Text excerpt:
So, you could call your friend and apologize for making her cry (which I am sure you did already), and just tell her that you in no way feel it was her fault that the birth and BF turned out the way it did. That the whole system is set up so that she would fail. That is the truth and it might help her understand her experiences in a way that make it possible for her to empower herself to make changes for the next baby.

Then tell her you will support her in whatever decisions she makes, w/no judgement, bc you trust that she knows herself and her situation better than anyone else. Then offer your help and expertise if she wants any info.

I can really tell from your post that you are coming from a place of love for your friend and I can't imagine that she could miss that.
I agree with this, except I'd end it with, "If you want more info, I'd love to help. Every woman is capable of having a beautiful birth/breastfeeding experience, if she has the information and support that she needs. I wish our society was more helpful in this aspect" etc etc, so that you are emphasizing that she CAN do it, without putting the blame on her for not doing it before.
post #8 of 10
Thread Starter 
Thanks so much for the support. I know it was *me* making her cry, but it was still so hard to work through what I should say in response.

Her wording and way of talking about all of it is never in a "seeking" a better way. She is very set in the thought that she must endure the curse of childbirth to have kids. She already has a c-section scheduled for the baby they're pregnant with. While we were talking she called c-sections a blessing from heaven, because it saved her from the horrible labor experience.

Exercise:
In the forum thread about a friend's birth, list each action that the reply ending "I can't imagine that she could miss that" recommends the thread starter take toward her friend.

Information supplied:
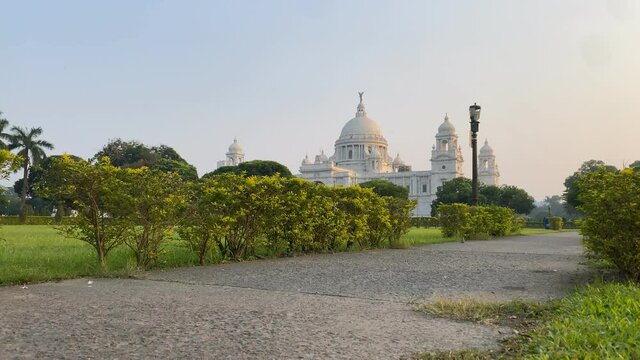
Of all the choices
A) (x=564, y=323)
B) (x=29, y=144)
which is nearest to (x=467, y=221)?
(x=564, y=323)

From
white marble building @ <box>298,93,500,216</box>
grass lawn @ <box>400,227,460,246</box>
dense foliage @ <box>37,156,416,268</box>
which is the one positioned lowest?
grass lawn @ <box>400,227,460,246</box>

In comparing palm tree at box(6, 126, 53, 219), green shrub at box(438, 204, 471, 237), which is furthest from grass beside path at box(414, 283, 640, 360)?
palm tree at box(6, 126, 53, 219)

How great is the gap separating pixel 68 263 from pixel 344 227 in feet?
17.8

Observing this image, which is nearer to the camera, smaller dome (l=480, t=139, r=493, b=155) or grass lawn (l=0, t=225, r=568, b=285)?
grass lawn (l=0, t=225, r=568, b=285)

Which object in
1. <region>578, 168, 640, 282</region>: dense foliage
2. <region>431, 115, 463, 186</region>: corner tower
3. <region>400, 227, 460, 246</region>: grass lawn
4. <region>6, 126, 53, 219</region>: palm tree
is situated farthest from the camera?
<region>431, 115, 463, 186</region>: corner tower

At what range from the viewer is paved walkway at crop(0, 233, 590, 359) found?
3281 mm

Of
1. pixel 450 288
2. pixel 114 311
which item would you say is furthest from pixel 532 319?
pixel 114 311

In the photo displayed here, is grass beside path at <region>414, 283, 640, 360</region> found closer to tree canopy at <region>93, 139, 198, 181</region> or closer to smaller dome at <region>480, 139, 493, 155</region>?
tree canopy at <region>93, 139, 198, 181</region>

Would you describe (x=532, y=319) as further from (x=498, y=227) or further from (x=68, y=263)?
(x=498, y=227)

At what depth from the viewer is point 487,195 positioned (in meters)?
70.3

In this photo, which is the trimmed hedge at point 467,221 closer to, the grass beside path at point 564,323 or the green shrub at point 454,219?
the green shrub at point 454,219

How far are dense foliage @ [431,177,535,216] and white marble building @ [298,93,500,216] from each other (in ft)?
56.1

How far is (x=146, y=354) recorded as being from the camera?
--
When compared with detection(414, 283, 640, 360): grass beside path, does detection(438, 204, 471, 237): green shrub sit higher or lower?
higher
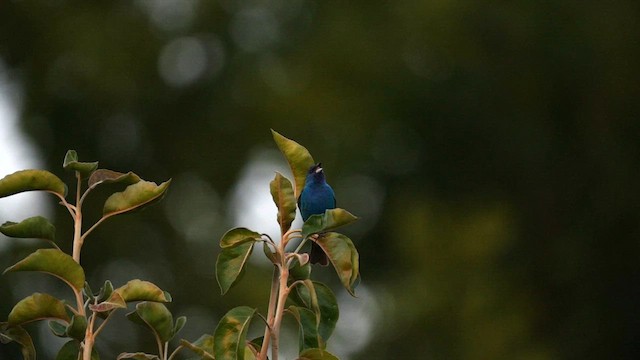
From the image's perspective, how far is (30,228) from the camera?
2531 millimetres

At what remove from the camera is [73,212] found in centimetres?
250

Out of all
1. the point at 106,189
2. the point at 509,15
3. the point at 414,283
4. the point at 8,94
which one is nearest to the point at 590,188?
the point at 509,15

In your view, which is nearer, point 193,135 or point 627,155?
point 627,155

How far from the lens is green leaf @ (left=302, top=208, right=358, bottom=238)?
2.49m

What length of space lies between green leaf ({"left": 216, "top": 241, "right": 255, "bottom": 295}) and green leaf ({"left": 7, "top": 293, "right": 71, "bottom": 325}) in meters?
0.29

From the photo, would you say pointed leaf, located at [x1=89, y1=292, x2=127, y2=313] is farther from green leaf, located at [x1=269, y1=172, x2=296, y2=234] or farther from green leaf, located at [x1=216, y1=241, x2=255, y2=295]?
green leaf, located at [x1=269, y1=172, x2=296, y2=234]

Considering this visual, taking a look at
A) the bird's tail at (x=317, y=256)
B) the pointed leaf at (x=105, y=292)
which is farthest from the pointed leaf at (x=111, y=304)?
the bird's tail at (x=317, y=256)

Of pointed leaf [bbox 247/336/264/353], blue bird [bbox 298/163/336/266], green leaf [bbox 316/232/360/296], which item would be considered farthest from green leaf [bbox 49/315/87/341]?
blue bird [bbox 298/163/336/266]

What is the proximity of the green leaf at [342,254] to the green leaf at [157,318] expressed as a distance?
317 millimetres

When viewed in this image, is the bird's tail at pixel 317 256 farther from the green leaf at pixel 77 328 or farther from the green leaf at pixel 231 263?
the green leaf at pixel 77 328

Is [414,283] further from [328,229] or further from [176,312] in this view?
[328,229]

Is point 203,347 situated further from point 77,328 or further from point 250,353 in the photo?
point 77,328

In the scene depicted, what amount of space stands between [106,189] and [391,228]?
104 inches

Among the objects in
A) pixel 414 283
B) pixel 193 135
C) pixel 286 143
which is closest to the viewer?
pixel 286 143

Task solution:
- Call the friend and apologize for making her cry.
- Tell her that the way the birth and breastfeeding turned out was in no way her fault, and that the whole system is set up so that she would fail.
- Tell her you will support her in whatever decisions she makes, with no judgment.
- Offer your help and expertise if she wants any information.